In step S130 of generating the matched X-ray image, the controller 280 of the guide wire inserting apparatus 200 aligns the image information obtained in steps S110 and S120 to include information on the blood vessel and the guide wire The image information can be obtained.

The image information including both the acquired blood vessel and the guide wire may be displayed on the display unit so that a surgeon can easily confirm the information about the blood vessel and the guide wire.

When the target point at which the guide wire is to be inserted is determined in step S140 of measuring the target vessel vector, the control unit 280 of the guide wire insertion device 200 determines whether the guide wire is inserted between the guide wire and the target point Can be measured.

Next, in step S150 of calculating the angle between the guide wire vector and the target vessel vector, the controller 280 of the guide wire insertion device 200 can calculate the angle formed by the guide wire vector and the target vessel vector.

Next, in step S160 of calculating the difference between the target vessel vector and the guide wire vector, the control unit 280 of the guide wire insertion device 200 determines whether the guide wire is rotated by the doctor who performs the operation, Calculate the difference between the vector and the guide wire vector. That is, the control unit 280 of the guide wire insertion device 200 can measure the guide wire vector (guide wire tip tangent vector) facing the guide wire tip in real time, and calculate the angle formed by the target vessel vector and the guide wire vector .

5A and 5B are conceptual diagrams for explaining a method of providing feedback at the time of inserting a guide wire.
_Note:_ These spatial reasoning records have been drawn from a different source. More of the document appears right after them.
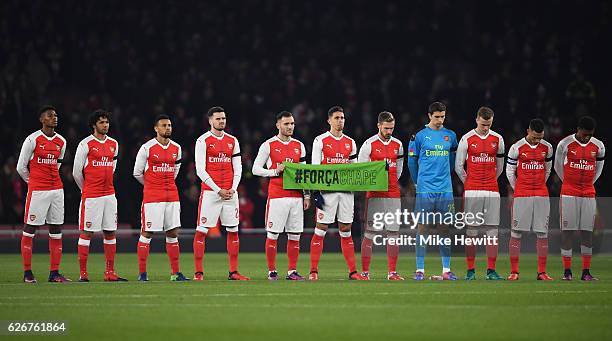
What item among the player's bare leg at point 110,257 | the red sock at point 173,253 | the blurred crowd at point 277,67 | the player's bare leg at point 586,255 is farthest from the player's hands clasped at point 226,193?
the blurred crowd at point 277,67

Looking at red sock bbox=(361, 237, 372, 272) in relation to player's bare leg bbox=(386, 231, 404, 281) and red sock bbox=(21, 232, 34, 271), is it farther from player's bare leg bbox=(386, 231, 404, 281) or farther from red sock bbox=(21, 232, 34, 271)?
red sock bbox=(21, 232, 34, 271)

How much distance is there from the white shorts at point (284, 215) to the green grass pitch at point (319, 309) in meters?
0.97

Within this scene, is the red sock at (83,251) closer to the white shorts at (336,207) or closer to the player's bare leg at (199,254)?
the player's bare leg at (199,254)

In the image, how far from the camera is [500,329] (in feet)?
32.3

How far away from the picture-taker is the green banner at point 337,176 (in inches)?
623

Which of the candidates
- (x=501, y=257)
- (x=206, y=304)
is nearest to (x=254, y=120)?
(x=501, y=257)

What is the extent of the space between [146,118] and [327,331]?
2051 centimetres

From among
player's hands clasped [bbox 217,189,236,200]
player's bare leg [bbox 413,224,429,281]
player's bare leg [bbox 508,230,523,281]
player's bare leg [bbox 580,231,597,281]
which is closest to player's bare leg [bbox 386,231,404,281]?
player's bare leg [bbox 413,224,429,281]

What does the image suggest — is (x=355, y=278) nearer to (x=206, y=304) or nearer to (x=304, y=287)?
(x=304, y=287)

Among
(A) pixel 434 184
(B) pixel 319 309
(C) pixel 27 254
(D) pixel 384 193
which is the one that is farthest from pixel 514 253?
(C) pixel 27 254

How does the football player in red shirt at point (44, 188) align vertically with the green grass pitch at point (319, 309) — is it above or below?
above

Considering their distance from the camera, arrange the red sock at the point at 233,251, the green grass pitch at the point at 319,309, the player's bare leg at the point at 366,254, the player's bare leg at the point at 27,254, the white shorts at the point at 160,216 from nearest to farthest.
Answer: the green grass pitch at the point at 319,309 < the player's bare leg at the point at 27,254 < the white shorts at the point at 160,216 < the red sock at the point at 233,251 < the player's bare leg at the point at 366,254

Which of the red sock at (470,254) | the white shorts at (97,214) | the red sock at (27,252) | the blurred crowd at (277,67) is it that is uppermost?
the blurred crowd at (277,67)

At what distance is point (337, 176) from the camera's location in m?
16.0
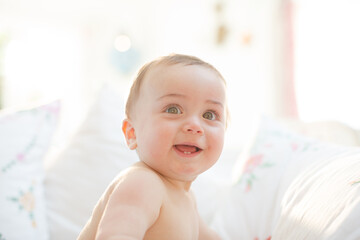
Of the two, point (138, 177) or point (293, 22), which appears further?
point (293, 22)

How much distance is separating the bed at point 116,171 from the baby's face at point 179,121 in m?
0.25

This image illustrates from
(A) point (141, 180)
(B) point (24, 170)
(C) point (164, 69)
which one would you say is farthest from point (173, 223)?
(B) point (24, 170)

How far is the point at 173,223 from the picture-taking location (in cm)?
75

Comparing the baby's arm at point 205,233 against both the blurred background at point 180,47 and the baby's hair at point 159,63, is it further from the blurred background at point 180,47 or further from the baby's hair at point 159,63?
the blurred background at point 180,47

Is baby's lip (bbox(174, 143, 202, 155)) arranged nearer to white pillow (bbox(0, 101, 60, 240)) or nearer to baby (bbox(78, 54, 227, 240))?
baby (bbox(78, 54, 227, 240))

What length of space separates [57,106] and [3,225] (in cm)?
55

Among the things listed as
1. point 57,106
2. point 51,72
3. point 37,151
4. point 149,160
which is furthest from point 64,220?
point 51,72

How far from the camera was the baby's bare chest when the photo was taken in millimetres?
734

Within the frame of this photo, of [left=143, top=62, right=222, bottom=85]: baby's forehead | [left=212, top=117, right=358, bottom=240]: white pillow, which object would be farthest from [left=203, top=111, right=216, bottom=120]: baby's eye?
[left=212, top=117, right=358, bottom=240]: white pillow

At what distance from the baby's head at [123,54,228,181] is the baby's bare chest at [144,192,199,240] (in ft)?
0.23

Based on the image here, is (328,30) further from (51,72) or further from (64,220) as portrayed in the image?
(51,72)

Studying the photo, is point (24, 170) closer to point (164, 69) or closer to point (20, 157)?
point (20, 157)

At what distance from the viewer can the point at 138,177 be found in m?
0.72

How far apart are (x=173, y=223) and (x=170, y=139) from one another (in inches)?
7.4
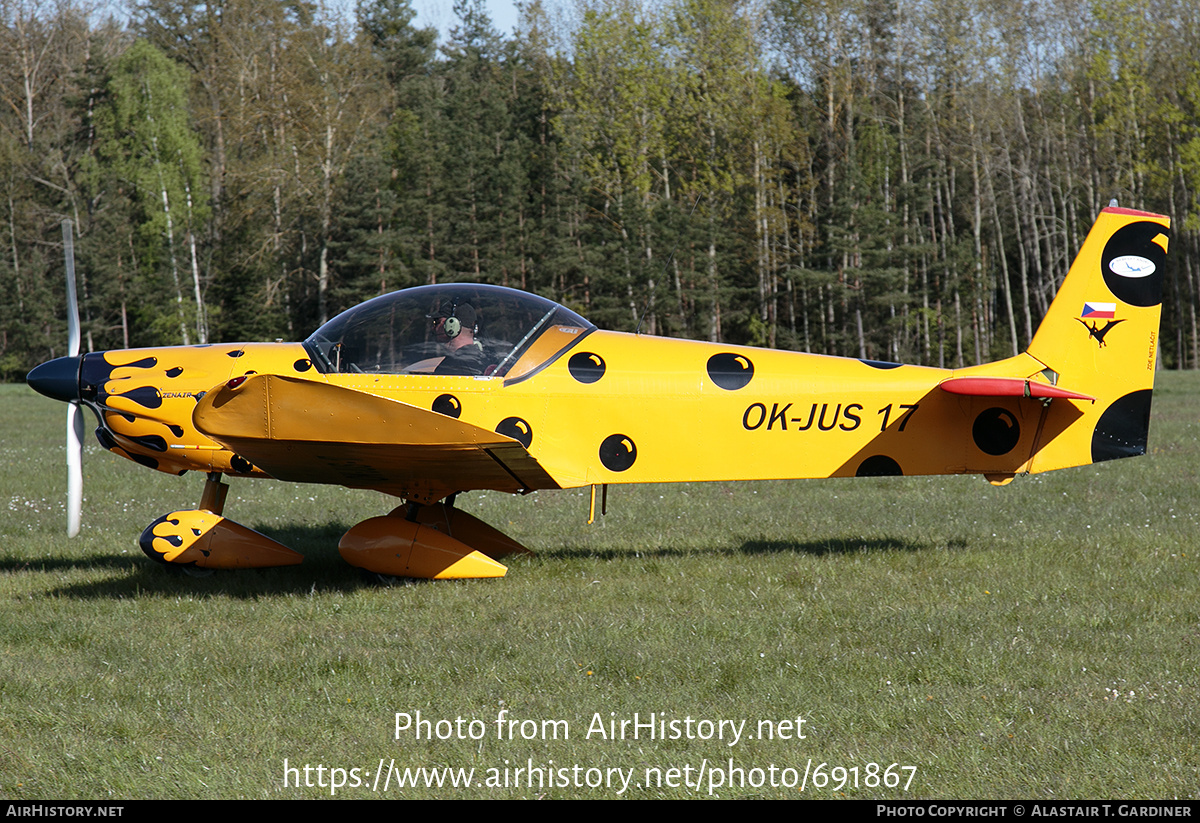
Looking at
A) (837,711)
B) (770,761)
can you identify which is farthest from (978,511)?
(770,761)

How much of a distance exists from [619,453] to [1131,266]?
13.5ft

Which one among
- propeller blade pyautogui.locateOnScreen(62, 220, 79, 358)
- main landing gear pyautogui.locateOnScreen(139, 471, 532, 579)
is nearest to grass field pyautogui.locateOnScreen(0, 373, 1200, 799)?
main landing gear pyautogui.locateOnScreen(139, 471, 532, 579)

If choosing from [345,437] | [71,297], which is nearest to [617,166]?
[71,297]

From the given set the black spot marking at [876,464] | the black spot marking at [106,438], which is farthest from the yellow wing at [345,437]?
the black spot marking at [876,464]

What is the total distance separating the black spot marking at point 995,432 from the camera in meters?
6.88

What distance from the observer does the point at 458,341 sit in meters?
6.59

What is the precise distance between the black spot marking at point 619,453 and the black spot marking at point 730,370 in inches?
30.0

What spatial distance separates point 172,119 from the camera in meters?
42.0

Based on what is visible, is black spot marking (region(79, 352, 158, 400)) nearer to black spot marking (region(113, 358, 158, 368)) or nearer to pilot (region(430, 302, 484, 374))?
black spot marking (region(113, 358, 158, 368))

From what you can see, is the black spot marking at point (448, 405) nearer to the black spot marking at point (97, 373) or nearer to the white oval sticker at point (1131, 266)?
the black spot marking at point (97, 373)

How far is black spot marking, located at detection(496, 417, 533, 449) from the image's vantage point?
6566mm

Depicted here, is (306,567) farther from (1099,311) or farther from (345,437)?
(1099,311)

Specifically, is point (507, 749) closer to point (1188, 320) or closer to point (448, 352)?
point (448, 352)

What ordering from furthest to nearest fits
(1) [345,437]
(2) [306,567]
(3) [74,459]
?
1. (2) [306,567]
2. (3) [74,459]
3. (1) [345,437]
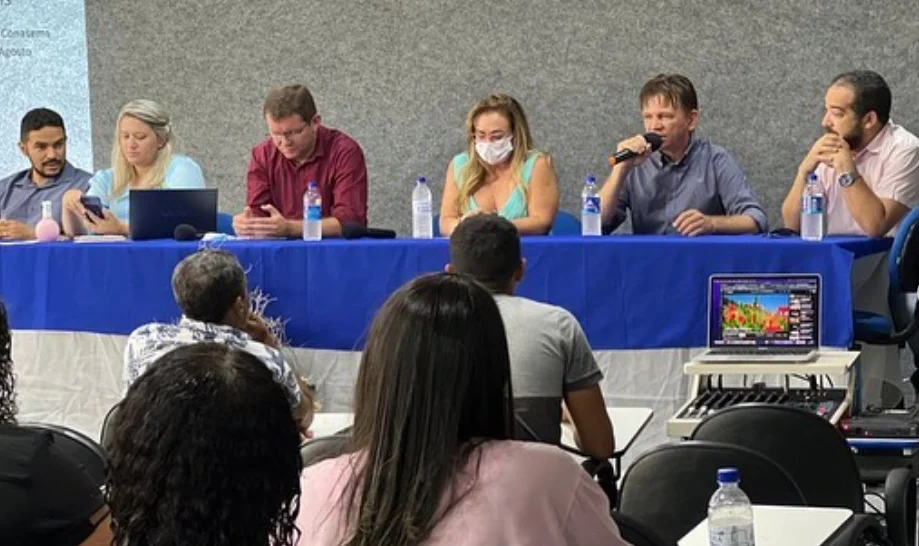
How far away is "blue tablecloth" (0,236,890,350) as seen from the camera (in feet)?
17.2

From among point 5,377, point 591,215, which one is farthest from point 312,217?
point 5,377

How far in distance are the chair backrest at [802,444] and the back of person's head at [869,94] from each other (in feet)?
8.24

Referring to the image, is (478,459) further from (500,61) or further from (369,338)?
(500,61)

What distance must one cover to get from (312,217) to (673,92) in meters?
1.43

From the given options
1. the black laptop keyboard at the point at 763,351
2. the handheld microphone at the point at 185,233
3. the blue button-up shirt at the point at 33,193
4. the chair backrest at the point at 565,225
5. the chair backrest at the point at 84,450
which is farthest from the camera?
the blue button-up shirt at the point at 33,193

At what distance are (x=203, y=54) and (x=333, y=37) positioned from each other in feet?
2.29

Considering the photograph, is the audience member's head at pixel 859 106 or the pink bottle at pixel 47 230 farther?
the pink bottle at pixel 47 230

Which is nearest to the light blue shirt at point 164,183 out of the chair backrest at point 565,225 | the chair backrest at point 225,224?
the chair backrest at point 225,224

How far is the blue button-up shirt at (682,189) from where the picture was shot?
19.8 ft

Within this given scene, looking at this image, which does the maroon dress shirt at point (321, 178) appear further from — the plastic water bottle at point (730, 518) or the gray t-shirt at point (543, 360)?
the plastic water bottle at point (730, 518)

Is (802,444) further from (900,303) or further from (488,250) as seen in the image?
(900,303)

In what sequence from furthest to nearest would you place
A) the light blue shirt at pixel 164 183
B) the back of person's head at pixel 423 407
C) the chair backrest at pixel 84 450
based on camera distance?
the light blue shirt at pixel 164 183 < the chair backrest at pixel 84 450 < the back of person's head at pixel 423 407

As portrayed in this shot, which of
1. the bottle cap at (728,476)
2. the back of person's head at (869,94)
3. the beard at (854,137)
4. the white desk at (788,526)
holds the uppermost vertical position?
the back of person's head at (869,94)

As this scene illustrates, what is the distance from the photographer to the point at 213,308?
412cm
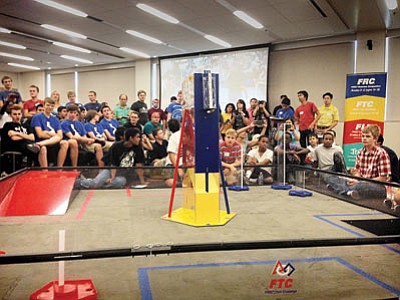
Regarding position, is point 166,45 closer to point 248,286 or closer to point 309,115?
point 309,115

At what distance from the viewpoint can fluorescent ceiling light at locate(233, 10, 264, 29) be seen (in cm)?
737

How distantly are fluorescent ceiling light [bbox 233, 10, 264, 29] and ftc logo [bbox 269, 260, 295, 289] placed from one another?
20.4ft

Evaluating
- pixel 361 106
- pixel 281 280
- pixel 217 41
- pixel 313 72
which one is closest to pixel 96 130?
pixel 217 41

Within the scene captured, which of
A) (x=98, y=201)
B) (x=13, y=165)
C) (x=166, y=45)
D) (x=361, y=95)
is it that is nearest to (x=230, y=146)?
(x=98, y=201)

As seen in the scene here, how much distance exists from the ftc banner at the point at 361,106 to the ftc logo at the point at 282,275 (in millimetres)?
5925

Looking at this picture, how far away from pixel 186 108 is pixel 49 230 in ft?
5.22

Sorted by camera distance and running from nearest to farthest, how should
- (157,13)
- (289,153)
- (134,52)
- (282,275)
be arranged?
(282,275) → (289,153) → (157,13) → (134,52)

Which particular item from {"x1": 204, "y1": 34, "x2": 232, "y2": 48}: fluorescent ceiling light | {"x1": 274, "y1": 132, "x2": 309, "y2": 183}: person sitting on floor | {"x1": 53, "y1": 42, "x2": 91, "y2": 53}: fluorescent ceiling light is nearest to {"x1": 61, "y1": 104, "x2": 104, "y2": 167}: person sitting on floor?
{"x1": 274, "y1": 132, "x2": 309, "y2": 183}: person sitting on floor

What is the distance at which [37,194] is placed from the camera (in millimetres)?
3902

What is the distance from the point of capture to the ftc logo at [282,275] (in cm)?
Result: 198

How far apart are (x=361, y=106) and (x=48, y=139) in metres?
5.71

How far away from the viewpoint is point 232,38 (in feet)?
30.9

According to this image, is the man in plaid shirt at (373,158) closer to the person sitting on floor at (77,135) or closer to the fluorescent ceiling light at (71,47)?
the person sitting on floor at (77,135)

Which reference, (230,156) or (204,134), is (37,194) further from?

6A to 6C are views for explaining a method of inserting a guide wire using feedback.

Referring to FIG. 6A, the control unit 280 of the guide wire insertion device 200 may acquire image information including both information on the blood vessel and the guide wire. In addition, the control unit 280 of the guide wire insertion device 200 can obtain information on the target point 610 where the guide wire 620 is to be inserted. In addition, the control unit 280 of the guide wire insertion device 200 can acquire the direction of the target vessel vector 630. In addition, the control unit 280 of the guide wire insertion device 200 can measure the direction of the guide wire vector 640. The controller 280 of the guide wire insertion device 200 may obtain an angle 650 between the direction of the guide wire vector 640 and the direction of the target vessel vector 630.

Referring to FIG. 5A, the surgeon may rotate the guide wire 530 in a desired direction by rotating the guide wire rotation part 510 to which the guide wire 530 is connected.

Such a device may include a haptic portion 260.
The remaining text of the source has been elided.